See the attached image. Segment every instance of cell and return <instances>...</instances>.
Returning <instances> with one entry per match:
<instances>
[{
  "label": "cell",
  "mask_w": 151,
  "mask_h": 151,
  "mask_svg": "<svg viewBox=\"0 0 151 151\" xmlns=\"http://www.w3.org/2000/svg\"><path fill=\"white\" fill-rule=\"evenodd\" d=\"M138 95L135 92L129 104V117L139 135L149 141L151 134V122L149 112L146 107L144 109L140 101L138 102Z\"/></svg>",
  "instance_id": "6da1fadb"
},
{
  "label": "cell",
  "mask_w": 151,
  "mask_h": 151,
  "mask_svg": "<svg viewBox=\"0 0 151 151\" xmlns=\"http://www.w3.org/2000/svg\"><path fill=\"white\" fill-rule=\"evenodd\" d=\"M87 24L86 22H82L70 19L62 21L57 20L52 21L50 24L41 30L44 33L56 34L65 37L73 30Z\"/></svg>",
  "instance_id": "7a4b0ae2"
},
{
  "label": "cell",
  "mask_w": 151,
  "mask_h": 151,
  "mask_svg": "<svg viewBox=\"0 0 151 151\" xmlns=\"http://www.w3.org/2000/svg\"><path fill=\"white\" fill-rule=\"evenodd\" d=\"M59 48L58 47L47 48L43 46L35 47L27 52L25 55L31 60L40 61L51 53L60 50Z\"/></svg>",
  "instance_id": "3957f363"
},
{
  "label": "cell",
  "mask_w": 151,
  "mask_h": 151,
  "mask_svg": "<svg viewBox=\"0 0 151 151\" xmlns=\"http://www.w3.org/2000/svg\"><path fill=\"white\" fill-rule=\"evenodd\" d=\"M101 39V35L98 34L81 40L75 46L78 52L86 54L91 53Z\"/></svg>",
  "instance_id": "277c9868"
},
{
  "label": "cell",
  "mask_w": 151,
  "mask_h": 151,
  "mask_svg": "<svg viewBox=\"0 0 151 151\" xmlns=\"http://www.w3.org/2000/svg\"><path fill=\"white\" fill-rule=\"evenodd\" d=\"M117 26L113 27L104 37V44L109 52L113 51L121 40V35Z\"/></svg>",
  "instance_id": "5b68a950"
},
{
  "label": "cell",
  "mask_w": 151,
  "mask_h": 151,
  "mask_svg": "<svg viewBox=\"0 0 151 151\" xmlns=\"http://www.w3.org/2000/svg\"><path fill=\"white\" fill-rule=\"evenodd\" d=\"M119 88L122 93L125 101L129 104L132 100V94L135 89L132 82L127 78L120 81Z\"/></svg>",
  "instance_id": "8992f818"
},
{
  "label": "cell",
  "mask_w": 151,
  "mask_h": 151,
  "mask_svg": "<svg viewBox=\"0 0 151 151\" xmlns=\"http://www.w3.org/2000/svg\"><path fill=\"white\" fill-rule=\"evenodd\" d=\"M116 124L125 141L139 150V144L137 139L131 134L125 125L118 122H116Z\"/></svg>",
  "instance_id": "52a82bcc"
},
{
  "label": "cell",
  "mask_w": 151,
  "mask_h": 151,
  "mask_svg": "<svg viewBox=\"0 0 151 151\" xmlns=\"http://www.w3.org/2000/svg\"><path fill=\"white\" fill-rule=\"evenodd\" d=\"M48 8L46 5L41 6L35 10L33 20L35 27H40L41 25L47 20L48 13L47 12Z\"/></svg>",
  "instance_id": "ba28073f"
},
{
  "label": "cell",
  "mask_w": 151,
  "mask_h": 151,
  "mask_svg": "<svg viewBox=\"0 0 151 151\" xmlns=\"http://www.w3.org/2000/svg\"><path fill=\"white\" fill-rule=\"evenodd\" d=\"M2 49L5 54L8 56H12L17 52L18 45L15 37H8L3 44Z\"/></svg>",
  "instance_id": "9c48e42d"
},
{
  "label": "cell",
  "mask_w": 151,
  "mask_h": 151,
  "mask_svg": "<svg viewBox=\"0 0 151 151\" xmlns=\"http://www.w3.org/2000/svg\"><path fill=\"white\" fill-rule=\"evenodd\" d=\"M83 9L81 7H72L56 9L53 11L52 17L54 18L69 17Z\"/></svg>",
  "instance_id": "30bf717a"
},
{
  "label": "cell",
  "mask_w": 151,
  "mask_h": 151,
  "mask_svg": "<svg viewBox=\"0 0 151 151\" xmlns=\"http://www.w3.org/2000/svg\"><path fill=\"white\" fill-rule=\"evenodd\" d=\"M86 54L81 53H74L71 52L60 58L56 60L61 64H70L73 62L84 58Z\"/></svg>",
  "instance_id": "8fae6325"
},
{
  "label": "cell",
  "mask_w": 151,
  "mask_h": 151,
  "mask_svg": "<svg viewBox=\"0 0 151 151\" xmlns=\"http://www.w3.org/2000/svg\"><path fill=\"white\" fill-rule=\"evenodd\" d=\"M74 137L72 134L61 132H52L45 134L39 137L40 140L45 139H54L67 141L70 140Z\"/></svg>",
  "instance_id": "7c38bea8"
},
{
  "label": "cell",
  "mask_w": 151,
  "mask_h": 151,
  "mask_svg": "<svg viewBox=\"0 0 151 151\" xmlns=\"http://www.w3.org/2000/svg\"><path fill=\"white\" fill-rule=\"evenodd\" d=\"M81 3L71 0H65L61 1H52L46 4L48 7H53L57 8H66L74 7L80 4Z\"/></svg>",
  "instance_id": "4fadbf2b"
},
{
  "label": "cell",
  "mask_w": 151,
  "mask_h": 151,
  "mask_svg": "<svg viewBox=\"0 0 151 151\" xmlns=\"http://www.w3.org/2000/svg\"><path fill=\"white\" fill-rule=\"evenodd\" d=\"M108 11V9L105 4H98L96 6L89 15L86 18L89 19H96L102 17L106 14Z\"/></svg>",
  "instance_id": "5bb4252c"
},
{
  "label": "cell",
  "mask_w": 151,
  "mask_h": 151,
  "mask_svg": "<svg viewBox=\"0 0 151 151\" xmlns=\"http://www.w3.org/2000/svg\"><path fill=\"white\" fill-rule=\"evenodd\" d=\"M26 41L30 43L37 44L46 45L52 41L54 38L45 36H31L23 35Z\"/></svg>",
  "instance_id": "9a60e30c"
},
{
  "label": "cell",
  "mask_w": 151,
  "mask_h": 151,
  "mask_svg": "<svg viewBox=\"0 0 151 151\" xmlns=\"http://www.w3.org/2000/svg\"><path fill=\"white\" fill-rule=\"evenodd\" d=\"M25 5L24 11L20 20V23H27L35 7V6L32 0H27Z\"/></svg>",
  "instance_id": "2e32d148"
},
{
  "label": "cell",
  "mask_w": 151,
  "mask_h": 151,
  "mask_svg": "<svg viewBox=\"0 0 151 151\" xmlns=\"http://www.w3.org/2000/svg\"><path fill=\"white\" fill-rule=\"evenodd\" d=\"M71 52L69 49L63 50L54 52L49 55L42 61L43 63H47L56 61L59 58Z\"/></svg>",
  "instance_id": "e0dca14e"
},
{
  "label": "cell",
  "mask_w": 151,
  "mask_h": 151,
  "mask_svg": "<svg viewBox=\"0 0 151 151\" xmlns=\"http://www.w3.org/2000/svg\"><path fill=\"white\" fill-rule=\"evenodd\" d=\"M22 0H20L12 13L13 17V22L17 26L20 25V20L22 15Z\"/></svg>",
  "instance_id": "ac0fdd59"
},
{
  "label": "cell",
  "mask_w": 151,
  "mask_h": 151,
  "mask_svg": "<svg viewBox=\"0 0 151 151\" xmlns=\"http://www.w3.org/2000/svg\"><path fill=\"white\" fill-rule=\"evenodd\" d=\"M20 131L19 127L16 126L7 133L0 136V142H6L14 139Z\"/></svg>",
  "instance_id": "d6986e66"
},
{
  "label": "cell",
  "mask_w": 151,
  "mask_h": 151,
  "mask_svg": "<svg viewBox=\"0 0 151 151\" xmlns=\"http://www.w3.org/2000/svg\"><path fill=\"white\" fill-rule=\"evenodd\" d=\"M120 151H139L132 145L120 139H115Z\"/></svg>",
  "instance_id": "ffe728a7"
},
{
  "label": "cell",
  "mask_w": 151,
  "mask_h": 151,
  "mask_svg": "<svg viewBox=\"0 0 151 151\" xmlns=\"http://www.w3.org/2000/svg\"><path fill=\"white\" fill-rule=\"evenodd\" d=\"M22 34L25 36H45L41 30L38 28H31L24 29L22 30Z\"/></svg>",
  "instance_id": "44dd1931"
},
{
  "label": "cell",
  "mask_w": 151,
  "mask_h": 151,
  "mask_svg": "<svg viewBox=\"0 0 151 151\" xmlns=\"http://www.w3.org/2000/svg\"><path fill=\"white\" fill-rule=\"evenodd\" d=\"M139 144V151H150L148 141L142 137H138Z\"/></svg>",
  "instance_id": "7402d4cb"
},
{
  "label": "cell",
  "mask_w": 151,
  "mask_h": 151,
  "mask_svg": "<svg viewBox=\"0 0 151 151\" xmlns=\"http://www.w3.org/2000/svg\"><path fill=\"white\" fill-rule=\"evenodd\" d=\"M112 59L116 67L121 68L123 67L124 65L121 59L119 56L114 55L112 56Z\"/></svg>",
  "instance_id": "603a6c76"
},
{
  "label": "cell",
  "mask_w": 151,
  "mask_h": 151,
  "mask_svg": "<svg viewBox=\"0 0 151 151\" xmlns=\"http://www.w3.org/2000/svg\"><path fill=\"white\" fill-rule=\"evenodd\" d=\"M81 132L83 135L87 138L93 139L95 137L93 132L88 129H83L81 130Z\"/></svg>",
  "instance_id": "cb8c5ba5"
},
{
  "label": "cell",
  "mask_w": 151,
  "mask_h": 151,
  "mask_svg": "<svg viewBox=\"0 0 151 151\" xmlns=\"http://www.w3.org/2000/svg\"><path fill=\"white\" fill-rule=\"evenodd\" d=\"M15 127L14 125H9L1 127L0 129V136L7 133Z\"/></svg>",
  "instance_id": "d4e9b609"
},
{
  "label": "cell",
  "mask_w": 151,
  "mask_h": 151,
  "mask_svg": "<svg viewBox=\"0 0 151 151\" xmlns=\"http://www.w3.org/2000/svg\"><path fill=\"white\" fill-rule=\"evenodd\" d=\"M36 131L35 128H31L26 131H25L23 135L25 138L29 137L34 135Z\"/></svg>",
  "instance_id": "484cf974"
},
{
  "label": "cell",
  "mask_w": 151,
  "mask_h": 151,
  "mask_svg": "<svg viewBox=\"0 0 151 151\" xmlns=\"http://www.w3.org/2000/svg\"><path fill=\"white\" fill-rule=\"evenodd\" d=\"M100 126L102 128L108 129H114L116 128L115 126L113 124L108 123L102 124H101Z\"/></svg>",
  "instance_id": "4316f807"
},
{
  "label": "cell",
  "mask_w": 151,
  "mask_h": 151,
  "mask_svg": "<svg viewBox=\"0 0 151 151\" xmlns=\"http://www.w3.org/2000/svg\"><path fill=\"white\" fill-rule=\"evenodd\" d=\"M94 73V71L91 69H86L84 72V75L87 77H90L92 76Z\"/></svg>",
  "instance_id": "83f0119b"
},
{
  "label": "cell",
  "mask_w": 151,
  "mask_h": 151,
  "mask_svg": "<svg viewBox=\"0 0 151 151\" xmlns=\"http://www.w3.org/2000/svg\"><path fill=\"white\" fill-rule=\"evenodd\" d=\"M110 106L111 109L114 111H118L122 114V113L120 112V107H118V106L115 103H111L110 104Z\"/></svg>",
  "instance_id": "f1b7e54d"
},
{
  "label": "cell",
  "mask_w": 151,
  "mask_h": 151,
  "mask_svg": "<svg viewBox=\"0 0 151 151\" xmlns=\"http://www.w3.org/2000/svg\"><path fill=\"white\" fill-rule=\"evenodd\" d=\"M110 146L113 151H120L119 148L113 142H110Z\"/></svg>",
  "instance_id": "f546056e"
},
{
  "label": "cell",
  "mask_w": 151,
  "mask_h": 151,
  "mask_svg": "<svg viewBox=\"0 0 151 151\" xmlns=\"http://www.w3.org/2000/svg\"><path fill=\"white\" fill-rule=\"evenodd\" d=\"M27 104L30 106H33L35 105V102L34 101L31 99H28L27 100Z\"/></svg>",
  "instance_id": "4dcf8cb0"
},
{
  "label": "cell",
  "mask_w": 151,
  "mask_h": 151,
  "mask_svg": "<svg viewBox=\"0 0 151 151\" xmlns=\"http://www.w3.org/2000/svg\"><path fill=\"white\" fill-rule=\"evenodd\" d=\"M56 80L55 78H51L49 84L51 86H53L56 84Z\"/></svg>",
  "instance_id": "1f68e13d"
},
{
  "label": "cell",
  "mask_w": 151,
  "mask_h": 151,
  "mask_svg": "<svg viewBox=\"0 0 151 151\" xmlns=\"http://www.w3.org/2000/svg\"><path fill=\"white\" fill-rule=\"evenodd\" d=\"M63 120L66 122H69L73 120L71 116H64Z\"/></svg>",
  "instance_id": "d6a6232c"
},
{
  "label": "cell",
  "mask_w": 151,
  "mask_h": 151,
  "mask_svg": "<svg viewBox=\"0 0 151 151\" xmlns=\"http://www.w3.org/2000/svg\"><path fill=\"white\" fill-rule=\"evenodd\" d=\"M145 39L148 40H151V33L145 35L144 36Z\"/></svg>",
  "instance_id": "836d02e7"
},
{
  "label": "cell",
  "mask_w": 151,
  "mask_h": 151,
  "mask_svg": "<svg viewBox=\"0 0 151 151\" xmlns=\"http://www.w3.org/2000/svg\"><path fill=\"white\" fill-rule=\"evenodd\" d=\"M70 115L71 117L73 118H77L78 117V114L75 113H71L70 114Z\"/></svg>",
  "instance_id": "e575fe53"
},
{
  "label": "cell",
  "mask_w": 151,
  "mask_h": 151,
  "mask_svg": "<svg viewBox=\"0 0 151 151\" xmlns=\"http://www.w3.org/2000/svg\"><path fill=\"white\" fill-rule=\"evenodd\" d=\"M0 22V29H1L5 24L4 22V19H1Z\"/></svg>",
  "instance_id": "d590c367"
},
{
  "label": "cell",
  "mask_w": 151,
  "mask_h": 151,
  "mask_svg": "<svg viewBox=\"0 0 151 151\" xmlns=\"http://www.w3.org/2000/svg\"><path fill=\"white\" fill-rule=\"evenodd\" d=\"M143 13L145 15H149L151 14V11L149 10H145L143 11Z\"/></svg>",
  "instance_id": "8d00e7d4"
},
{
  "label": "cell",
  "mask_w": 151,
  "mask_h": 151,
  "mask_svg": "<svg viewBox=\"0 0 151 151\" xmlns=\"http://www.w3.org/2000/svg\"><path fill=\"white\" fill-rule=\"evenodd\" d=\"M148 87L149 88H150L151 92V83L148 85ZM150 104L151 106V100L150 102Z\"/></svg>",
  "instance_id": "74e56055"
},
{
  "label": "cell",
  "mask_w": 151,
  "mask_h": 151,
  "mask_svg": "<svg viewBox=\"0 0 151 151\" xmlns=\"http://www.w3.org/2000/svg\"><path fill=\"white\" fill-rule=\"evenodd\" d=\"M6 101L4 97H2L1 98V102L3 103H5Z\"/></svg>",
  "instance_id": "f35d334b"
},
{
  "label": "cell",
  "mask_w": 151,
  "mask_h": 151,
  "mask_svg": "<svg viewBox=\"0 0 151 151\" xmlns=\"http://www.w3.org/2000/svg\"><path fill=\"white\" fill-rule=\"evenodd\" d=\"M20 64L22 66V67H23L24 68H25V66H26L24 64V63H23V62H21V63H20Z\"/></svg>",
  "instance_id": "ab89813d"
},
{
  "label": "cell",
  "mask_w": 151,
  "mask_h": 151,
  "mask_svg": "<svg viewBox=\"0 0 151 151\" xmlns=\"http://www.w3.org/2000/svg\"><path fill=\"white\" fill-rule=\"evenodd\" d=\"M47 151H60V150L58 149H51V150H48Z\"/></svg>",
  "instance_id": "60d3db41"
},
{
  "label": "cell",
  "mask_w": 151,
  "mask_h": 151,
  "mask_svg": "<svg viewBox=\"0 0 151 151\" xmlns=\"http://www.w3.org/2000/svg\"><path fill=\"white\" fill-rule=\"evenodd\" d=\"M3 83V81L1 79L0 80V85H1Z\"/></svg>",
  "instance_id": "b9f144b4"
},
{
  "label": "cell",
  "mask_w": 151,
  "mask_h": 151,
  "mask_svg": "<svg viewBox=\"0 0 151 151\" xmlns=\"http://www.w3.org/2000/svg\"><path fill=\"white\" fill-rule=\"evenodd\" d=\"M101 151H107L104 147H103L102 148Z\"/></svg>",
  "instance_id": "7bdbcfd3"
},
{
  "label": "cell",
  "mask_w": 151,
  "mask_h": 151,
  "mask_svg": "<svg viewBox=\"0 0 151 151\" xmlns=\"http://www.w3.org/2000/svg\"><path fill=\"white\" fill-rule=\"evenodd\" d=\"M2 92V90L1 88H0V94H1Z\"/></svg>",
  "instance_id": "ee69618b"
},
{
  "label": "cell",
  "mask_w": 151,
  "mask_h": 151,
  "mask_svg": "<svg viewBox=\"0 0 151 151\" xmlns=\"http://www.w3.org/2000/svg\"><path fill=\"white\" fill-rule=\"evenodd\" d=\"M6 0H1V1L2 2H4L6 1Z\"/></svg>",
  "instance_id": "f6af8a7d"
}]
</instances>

****************************************

§ **WHAT YOU SHOULD DO**
State how many lines in the items above contain the string "instances", treating uppercase and lowercase as different. Reply with the number alone.

§ **OUTPUT FOR THIS EXERCISE**
4